Halls of Shrewd'm / US Policy❤
No. of Recommendations: 2
I think that BRK deployed less than $20B in 2008. So if the next GFC in 3(?) years $50B is used. What happens to the rest of the cash?
It seems to me that the cash is being held for another GFC doesn't seem correct.
Aussi
No. of Recommendations: 19
In the 2004/2006 timeframe when Warren was getting more cautious and letting cash accumulate, Berkshires market cap, if I recall, was about 1/6 it’s present market cap. Multiple that $20 Billion you referenced by 6…then add a number that represents Buffett later admitting he should have gone more “all in” —and I think you comfortably get something north of $200 Billion. For what you reference.
BTW, I don’t think this is part of some grand specific plan. I think it’s a Put with no expiry on the greater than very small chance of a systemic blowup… in an overpriced market, with a vast overweight on an overloved expensive Apple.
Getting 4% liquid, risk free is not a bad place to be overweight. The optionality it buys is enormous. You get maybe $15 billion a year 100% safe with a free, no expiry Armageddon put that could pay in the low $Trillions. What’s wrong with this at S&P 23X in a debt bubble?
No. of Recommendations: 18
I think that BRK deployed less than $20B in 2008. So if the next GFC in 3(?) years $50B is used.
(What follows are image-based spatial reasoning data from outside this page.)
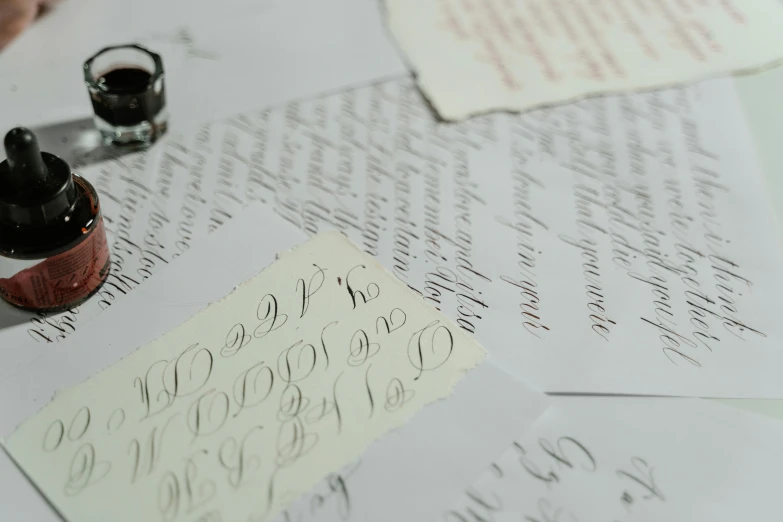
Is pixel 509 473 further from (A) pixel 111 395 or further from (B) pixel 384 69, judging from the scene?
(B) pixel 384 69

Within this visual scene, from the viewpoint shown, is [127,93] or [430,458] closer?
[430,458]

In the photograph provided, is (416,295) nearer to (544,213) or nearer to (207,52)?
(544,213)

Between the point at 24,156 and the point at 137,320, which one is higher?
the point at 24,156

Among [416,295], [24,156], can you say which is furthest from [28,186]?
[416,295]

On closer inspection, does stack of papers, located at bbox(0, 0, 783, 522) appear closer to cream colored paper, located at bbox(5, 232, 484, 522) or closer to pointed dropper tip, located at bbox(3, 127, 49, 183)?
cream colored paper, located at bbox(5, 232, 484, 522)

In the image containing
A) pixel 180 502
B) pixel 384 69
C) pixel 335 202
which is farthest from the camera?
pixel 384 69

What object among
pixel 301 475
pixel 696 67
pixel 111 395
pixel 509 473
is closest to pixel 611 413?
pixel 509 473

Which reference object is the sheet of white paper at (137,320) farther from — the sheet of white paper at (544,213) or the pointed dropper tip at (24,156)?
the pointed dropper tip at (24,156)
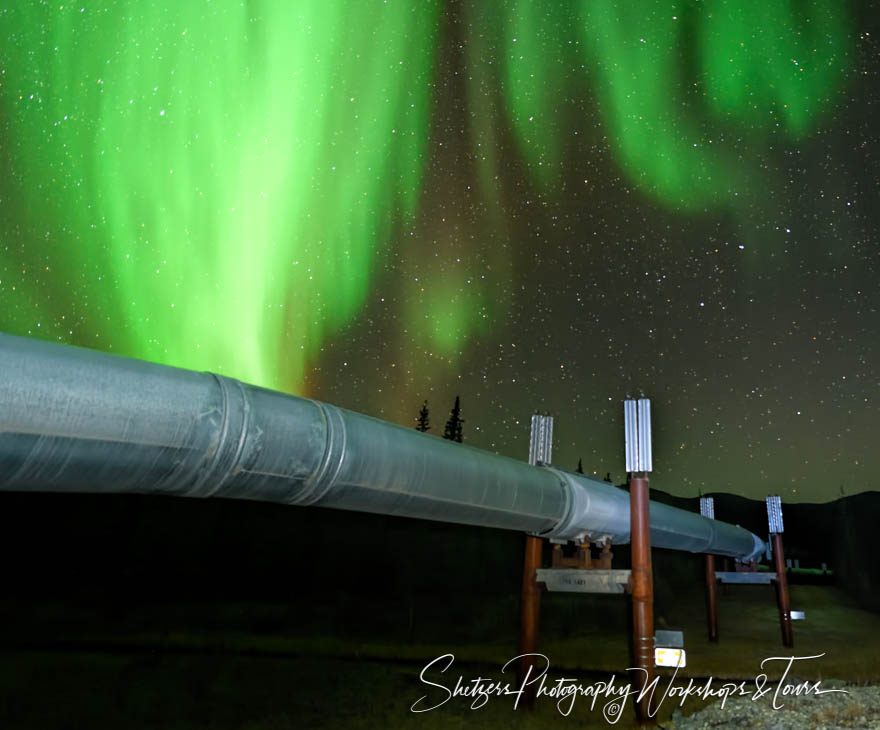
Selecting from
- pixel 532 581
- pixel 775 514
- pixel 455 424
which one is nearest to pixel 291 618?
pixel 532 581

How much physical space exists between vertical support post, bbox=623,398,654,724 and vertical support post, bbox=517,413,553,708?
1.19m

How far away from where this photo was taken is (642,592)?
27.8 ft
What happens to the rest of the cash?
Depending on your definition of the stretch of the credit bear, it was more than that.
Some capital commitments in the broad 2008 bear era, billions, from Mr Tilson's summary:
Mars/Wrigley 6.5
Auction rate securities 6.5
Goldman 5.0
Constelletion 5.7
Marmon 4.5
General stock purchases 3.3
Dow/Rohm&Hass 3.0
GE 3.0
Fed Home Loan discount notes 2.4
Tungaloy 1.0
Swiss Re unit 0.8
ING re unit 0.4
Other businesses 3.9
Total of above $46.0 billion *
Most folks agree it would have been more but for the fact that public market prices were *really* attractive for such a short time in early 2009.
The balance sheet is now 4.25 times as big as it was then, so that would be roughly equivalent to deploying $195bn these days. If we were to see a bear in the next year or two and that much came to be deployed, I wouldn't find it unreasonably hesitant.
Jim
* That excludes BNSF agreed in 2009, whose stock price I believe was at the ~$80 target level only because of the lingering effects of the bear.
Jim
No. of Recommendations: 8
The balance sheet is now 4.25 times as big as it was then, so that would be roughly equivalent to deploying $195bn these days.
Yes, the balance sheet is much bigger, however, has the mindset of the people making the decisions also change to allow a deployment of $200B when the world is crumbling. Obviously, I do not know but my guess is that a CEO in excess of 97 years old (it will not happen soon as it will take time to evolve) who would naturally be concerned about putting his successor in a perilous position, or a new CEO will struggle to fully take advantage of the situation. Perhaps there is a plan and a list that when current $100B market cap companies fall to $25B they will swoop in to purchase or help. However, I do not see $200B being deployed in a GFC type crisis.